● **DATASET EXTRACT**
BEGIN

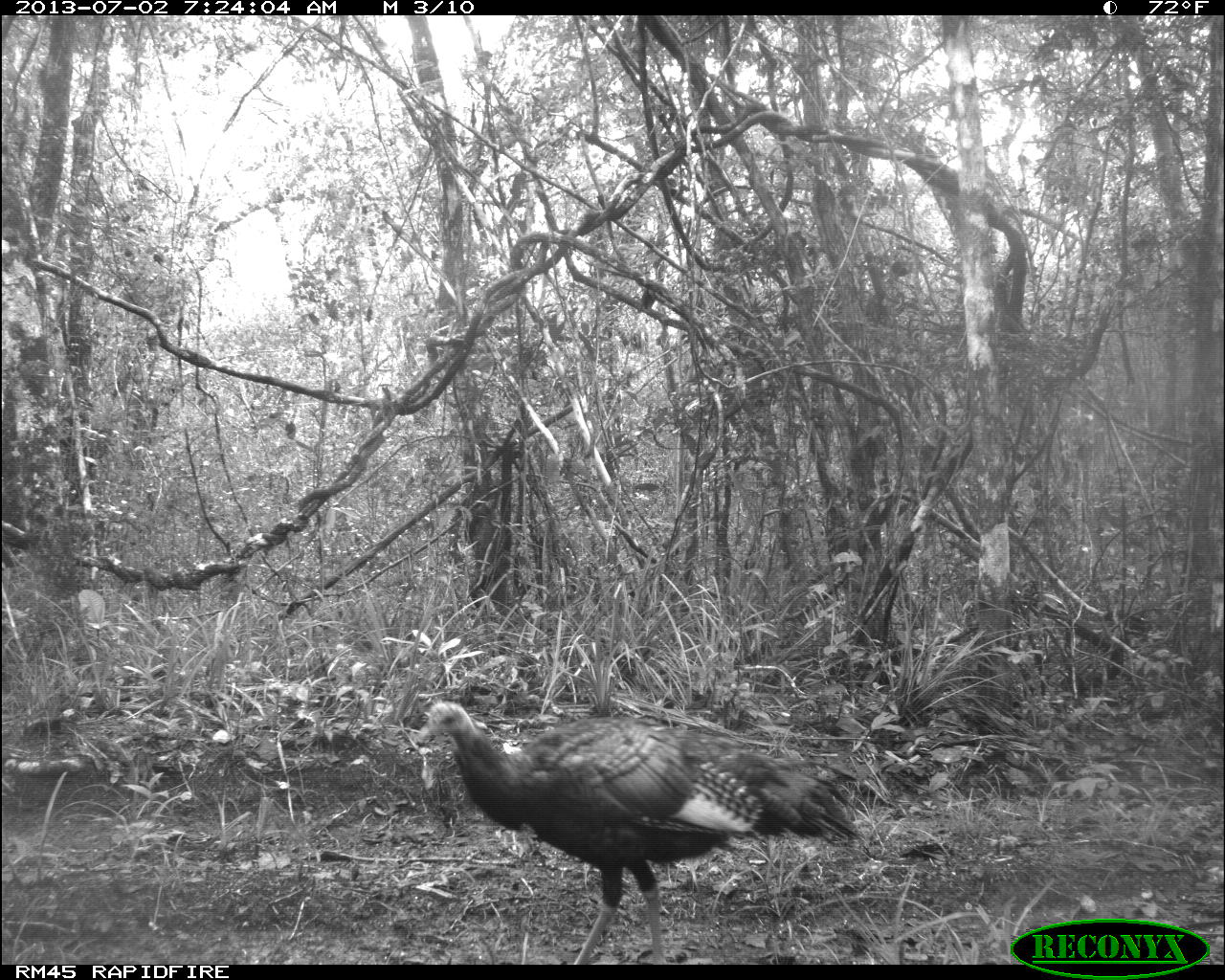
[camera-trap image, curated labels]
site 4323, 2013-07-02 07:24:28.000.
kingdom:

END

● **WHAT YOU NEED TO DO**
Without any of the pictures, reproduce the listing above exactly.

● **YOUR SOLUTION**
[camera-trap image, curated labels]
site 4323, 2013-07-02 07:24:28.000.
kingdom:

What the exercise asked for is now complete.